Frequently Asked Questions
What is the difference between an in-law suite and an ADU in California?
An ADU is a legally permitted, self-contained dwelling unit with its own kitchen, bathroom, and separate entrance. It can be rented independently. An in-law suite is an informal term for a living space within the primary home — typically a bedroom and bathroom without a full kitchen or separate entrance. It cannot be rented as a separate unit.
Can I rent out an in-law suite in California?
Not as a separate dwelling unit. An in-law suite is legally part of the primary home, not a separate unit. You can have someone live in the space as a roommate, but you cannot write a separate lease or treat it as an independent rental. To rent the space legally, you need an ADU permit.
Is a granny flat the same as an ADU?
“Granny flat” is an informal term that can refer to either a permitted ADU or an unpermitted living space. The distinction matters legally. A permitted ADU has full legal protections and rental rights. An unpermitted granny flat is a code violation that cannot be legally rented, insured, or included in a property appraisal.
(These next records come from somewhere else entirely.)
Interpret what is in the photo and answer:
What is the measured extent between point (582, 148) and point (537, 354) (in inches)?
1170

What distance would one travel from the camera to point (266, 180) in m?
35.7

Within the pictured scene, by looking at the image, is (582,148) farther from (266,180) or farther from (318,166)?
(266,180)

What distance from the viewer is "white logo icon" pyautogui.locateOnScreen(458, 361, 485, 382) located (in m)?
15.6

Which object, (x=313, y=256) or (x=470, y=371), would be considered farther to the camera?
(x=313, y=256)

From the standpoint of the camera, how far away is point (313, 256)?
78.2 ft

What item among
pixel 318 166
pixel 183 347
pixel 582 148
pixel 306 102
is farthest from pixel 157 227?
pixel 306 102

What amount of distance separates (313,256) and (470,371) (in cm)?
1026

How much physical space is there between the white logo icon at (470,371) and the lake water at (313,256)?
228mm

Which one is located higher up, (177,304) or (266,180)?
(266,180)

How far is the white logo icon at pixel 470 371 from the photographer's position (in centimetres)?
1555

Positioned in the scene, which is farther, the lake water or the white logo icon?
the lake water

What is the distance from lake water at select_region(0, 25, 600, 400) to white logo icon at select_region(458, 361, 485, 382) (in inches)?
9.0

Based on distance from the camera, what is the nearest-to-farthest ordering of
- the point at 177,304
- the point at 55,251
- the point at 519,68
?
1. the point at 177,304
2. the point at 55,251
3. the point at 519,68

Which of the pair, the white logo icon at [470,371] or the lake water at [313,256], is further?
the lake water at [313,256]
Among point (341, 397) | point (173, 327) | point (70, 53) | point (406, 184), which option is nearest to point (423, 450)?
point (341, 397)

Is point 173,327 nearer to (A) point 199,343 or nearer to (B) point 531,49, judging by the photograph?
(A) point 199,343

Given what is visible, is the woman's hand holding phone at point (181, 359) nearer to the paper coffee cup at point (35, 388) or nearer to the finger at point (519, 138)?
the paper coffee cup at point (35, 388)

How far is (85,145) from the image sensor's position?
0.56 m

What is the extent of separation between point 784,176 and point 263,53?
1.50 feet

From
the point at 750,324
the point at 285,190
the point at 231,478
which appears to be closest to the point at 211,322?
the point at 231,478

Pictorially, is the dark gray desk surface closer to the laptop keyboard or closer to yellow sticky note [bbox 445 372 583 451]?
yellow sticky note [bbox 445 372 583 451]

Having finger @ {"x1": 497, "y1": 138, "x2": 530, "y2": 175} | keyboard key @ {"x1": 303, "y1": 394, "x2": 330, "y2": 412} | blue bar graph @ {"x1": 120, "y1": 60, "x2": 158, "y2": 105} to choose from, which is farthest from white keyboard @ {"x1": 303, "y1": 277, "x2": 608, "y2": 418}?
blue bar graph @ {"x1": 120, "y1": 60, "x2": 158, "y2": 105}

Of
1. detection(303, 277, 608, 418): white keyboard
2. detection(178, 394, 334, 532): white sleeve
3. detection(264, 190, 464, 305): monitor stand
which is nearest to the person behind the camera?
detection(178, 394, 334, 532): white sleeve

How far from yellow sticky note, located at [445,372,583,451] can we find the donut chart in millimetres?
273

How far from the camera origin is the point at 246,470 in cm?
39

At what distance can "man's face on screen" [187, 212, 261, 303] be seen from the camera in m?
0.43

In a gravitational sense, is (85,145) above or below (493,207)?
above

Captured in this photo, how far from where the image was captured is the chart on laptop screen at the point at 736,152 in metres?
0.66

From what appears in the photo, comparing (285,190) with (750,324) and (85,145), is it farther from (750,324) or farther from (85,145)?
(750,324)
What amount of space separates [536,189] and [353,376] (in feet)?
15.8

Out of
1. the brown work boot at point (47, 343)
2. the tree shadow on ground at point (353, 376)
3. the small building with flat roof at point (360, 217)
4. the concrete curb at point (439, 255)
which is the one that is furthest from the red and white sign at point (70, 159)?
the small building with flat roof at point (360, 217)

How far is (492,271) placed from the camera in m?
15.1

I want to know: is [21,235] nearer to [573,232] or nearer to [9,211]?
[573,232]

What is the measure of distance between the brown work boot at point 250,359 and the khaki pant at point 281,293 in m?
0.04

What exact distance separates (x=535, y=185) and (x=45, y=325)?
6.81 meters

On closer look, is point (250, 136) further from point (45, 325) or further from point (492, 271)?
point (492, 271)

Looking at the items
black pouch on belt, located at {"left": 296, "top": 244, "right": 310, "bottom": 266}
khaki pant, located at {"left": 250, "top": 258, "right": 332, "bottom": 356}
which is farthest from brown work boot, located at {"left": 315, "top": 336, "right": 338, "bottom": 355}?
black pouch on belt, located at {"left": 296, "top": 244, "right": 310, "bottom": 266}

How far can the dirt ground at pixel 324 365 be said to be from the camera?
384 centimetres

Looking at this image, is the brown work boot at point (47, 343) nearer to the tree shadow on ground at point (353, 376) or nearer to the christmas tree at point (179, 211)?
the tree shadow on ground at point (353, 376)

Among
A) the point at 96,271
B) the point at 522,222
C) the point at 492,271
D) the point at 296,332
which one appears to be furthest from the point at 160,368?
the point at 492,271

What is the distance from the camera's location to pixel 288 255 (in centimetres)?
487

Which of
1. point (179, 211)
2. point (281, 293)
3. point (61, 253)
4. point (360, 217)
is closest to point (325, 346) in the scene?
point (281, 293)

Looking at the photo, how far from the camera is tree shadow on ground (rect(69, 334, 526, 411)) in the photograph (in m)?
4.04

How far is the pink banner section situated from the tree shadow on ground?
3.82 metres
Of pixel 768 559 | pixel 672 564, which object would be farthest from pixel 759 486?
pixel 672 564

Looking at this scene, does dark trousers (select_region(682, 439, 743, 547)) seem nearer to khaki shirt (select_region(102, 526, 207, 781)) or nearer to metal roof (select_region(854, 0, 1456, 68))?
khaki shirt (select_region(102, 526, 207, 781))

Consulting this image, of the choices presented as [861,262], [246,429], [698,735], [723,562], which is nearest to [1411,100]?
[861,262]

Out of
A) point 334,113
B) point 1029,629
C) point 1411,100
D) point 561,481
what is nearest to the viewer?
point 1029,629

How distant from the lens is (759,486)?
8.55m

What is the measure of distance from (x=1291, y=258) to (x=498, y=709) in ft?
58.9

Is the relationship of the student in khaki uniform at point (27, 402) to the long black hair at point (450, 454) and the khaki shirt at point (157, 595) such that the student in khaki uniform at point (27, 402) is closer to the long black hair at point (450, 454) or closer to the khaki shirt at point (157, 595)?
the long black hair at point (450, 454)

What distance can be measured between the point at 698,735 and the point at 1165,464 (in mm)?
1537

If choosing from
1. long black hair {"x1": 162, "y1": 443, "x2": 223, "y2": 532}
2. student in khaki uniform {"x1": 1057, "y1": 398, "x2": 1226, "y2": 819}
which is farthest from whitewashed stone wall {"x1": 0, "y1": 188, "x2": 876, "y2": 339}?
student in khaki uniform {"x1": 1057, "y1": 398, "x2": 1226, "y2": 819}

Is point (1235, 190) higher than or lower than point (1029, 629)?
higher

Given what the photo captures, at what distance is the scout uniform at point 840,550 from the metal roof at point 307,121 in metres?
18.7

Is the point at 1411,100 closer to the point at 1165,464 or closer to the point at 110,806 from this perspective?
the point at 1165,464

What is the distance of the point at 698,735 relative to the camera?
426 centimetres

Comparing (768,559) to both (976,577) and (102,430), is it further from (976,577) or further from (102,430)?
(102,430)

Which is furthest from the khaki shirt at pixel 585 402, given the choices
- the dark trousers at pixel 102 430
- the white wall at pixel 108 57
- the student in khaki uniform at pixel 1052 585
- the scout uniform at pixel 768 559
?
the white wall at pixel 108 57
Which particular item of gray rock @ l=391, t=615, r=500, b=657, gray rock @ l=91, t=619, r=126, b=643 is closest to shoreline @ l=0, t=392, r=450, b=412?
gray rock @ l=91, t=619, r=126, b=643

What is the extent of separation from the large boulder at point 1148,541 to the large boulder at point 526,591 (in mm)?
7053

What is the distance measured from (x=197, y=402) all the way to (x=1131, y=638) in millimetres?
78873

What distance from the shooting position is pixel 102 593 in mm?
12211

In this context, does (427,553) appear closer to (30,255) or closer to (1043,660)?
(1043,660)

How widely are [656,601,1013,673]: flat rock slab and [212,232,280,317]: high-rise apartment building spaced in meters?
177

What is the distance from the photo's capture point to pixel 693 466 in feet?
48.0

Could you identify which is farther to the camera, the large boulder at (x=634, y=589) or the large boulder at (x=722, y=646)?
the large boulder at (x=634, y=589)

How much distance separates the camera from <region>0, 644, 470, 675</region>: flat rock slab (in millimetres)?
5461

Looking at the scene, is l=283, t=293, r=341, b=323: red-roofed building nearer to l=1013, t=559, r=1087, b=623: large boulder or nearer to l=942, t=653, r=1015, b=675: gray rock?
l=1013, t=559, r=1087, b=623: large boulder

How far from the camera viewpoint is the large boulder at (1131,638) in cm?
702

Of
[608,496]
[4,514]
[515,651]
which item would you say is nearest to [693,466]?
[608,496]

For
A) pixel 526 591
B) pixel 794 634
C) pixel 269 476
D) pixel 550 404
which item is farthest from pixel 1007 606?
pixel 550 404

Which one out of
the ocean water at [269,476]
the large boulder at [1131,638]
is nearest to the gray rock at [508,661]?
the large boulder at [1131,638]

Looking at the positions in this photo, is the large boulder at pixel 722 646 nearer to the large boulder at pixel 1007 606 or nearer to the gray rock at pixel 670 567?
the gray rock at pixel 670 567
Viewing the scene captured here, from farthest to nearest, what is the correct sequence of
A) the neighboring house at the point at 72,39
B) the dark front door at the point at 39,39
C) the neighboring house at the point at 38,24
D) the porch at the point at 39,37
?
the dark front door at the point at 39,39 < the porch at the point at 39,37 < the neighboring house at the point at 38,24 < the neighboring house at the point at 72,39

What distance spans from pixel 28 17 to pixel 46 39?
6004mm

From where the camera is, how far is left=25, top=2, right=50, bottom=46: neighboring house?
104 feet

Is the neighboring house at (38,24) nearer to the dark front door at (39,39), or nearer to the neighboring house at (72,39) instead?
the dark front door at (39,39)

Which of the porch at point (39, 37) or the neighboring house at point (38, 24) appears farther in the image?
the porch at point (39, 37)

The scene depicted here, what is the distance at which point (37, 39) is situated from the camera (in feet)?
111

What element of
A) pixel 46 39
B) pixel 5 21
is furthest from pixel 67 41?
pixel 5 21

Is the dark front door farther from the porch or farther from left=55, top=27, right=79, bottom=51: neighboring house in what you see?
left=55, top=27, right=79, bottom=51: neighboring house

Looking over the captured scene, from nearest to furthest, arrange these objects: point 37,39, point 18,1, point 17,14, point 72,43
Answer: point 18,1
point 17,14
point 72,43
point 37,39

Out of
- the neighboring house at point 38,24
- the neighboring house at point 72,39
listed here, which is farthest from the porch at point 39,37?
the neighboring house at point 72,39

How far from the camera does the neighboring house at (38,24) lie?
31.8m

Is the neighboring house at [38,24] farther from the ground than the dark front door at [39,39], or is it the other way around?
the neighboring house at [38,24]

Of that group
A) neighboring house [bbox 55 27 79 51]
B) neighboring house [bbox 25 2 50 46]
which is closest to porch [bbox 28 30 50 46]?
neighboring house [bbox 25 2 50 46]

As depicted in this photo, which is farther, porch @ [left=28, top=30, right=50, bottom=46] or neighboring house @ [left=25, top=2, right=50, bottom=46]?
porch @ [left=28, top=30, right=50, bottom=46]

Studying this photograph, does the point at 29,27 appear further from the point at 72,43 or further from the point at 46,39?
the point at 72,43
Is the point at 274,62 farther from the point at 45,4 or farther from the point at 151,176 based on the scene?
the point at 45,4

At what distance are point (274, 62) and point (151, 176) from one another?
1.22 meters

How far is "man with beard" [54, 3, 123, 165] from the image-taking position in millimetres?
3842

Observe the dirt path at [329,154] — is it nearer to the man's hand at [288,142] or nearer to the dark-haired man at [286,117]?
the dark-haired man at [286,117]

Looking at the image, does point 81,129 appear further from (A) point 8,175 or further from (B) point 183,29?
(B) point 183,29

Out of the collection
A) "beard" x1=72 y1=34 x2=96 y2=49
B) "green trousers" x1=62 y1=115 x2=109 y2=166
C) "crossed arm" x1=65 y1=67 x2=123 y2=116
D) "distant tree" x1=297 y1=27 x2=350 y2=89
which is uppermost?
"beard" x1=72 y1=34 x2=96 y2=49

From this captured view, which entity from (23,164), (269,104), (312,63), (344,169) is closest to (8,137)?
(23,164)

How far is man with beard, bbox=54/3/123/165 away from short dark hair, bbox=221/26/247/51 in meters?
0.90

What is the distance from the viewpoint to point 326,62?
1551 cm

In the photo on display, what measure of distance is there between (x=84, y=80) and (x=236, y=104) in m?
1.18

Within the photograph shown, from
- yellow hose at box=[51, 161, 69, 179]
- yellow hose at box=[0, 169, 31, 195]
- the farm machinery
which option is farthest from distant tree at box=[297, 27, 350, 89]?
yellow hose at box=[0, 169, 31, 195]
How much does it cost to convert an in-law suite to an ADU?
Converting an existing in-law suite to a permitted ADU typically costs $30,000 to $80,000 in California. The main costs are adding a full kitchen, creating a separate entrance, installing fire separation, and bringing electrical and plumbing up to current code. This is significantly less than building a new ADU from scratch.
Do I need a permit for an in-law suite in California?
Yes. Any construction that adds living space, modifies the structure, or changes the use of a room requires a building permit. An in-law suite with a bedroom and bathroom addition needs a room addition permit. If you add a full kitchen and separate entrance, you’ve effectively created an ADU — which requires an ADU permit.
Does an ADU add more value than an in-law suite?
Yes. A permitted ADU typically adds 20% to 35% to property value because appraisers can use the income approach — valuing the rental income stream. An in-law suite adds 5% to 15% as a home improvement. On a $700,000 property, the difference can be $100,000 or more in appraised value.
Can I build both an ADU and an in-law suite on my property?
California law allows one ADU and one JADU per single-family lot. There is no restriction on in-law suites because they are part of the primary home (permitted as room additions). In theory, you could have a bedroom suite within your home and a separate ADU in the backyard.
Do I need to live on the property if I have an ADU?
No, for standard ADUs. AB 976 permanently eliminated the owner-occupancy requirement. You can rent both the primary home and the ADU and live elsewhere. JADUs may still require the property owner to live on-site. In-law suites are part of the primary home, so the question doesn’t apply.